■ Exercise text
++++++++++++++++++++

CINCINNATI - NewsChannel5's sister station WCPO has learned of an apparent data breach affecting some former customers of National City Bank, now with PNC in the Cincinnati area.

More than 100 customers have said they have found fraudulent charges on their debit cards.

Unexpected Withdrawals

Sandra Sanders is one of thousands of former National City customers now banking with PNC. She said the transition was going fine until this week, when she discovered two unexpected withdrawals on her old debit card.

She said "my husband was checking our account and found two unauthorized $25 debits to the March of Dimes."

Sandra said when they called the March of Dimes, she learned the money had not really gone to charity. She said "March of Dimes has confirmed they are not getting any of this, so they feel it's a scam, and we do, too, because we didn't authorize it."

Some charged more than $1,000

Other customers were hit harder.

  • Cynthia Suchoski emailed to say "there was a charge made yesterday at Macy's in Costa Mes, California for $1,300" on her old National City debit card. She was not in California.
  •  And another, who asked that we not use his name, emailed to say his PNC account "is more than $1,000 overdrawn," again, after unauthorized charges in california.

++++++++++++++++++++

■ Work order A
Duplicate the part of the debit card fraud report starting with "Sandra Sanders is" and going on through "were hit harder.".
■ Work order B
Summarize the debit card fraud report in two sentences.
■ Work order C
Resume the debit card fraud report from its last sentence.
The items after this point come from a separate source.

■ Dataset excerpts

++++++++++++++++++++

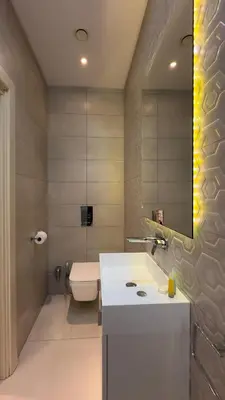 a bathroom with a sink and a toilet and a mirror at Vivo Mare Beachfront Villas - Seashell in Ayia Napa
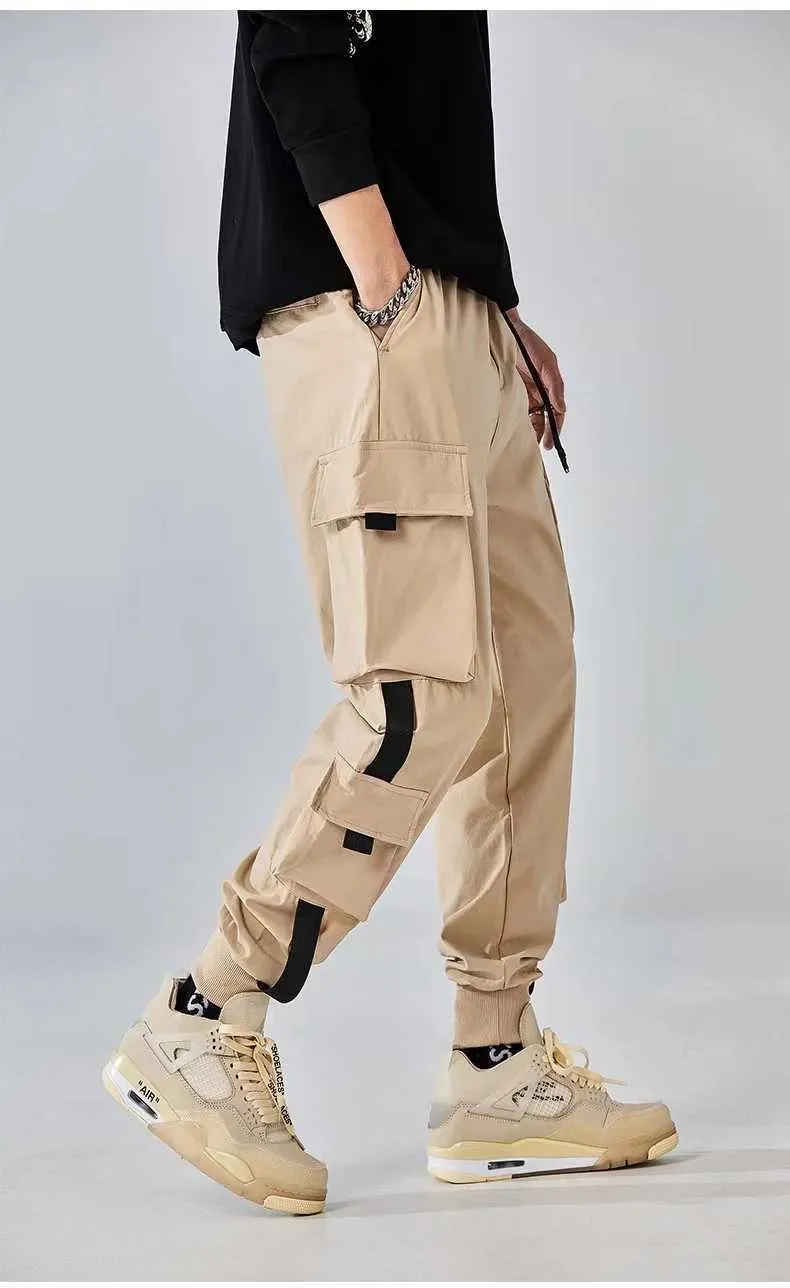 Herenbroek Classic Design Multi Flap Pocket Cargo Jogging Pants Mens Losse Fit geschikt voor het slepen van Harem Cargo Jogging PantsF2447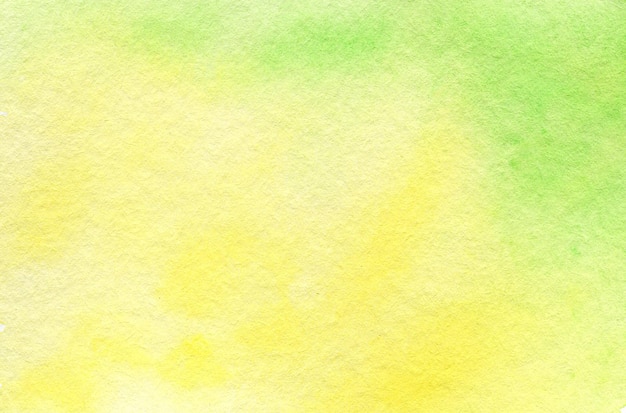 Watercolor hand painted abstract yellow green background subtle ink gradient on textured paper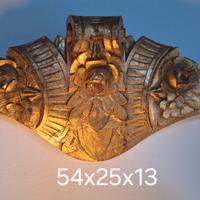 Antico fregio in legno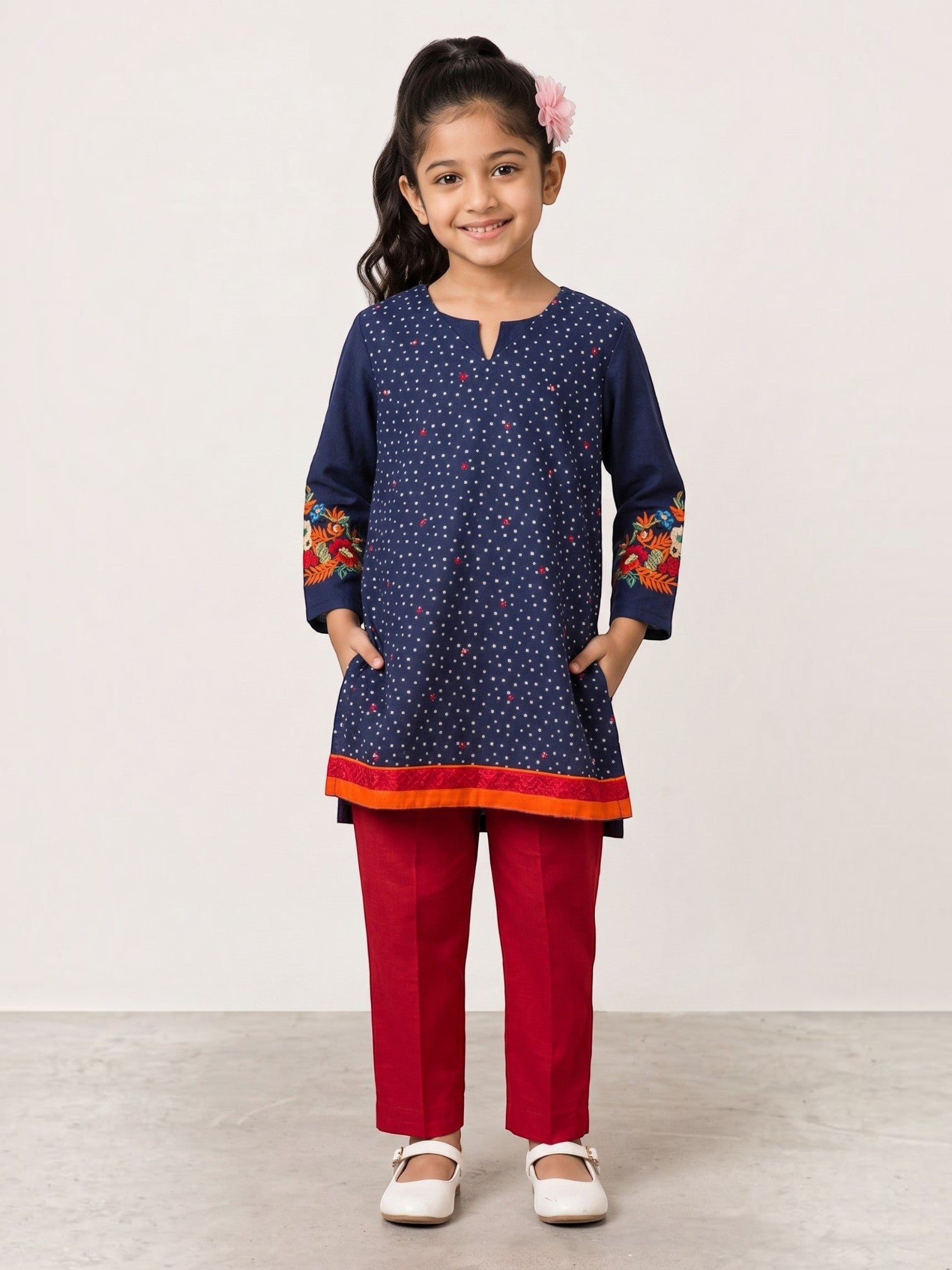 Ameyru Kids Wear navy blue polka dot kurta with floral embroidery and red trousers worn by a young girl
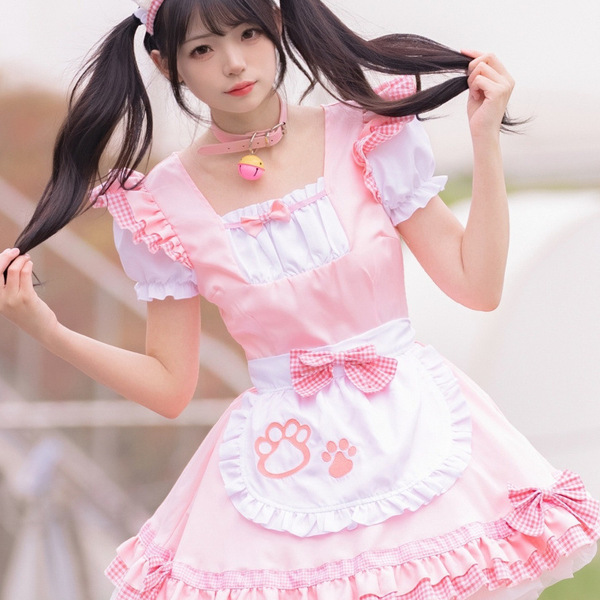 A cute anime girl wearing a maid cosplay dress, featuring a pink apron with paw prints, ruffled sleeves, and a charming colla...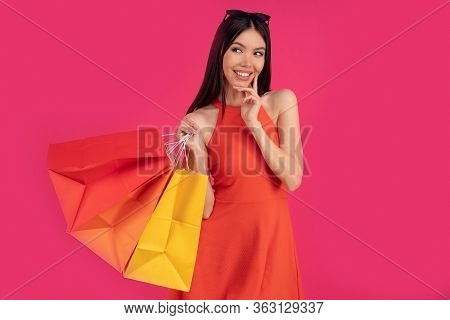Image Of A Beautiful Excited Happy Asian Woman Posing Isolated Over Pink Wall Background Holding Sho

++++++++++++++++++++

■ Written answer A
Sandra Sanders is one of thousands of former National City customers now banking with PNC. She said the transition was going fine until this week, when she discovered two unexpected withdrawals on her old debit card.

She said "my husband was checking our account and found two unauthorized $25 debits to the March of Dimes."

Sandra said when they called the March of Dimes, she learned the money had not really gone to charity. She said "March of Dimes has confirmed they are not getting any of this, so they feel it's a scam, and we do, too, because we didn't authorize it."

Some charged more than $1,000

Other customers were hit harder.

■ Written answer B
An apparent data breach has affected some former National City Bank customers now with PNC in the Cincinnati area, and more than 100 of them say they found fraudulent charges on their debit cards. One customer found two unauthorized $25 debits to the March of Dimes, which confirmed it was not getting any of the money, while other customers were hit with charges of more than $1,000.

■ Written answer C
  • A fourth viewer reported another series of unauthorized charges, supposedly from March of Dimes.

Fred Solomon of PNC bank in Pittsburgh said he believes the breach is confined primarily to the Cincinnati area, as that is where they are getting most of their complaints. He feels only a few customers elsewhere in Ohio were affected.

He said the data breach had nothing to do with the PNC takeover. The company believes the account numbers were stolen in 2008 or 2009 from National City, but that the thieves only began using them the past couple of weeks.

"We will work with individual customers to address their concerns. No PNC customer will pay in a case of proven fraud."

What You Can Do

PNC said anyone who notices any problem with their account should call their customer service number immediately.

That also means you should check your balance as soon as possible, and every day for the next few days just to be safe.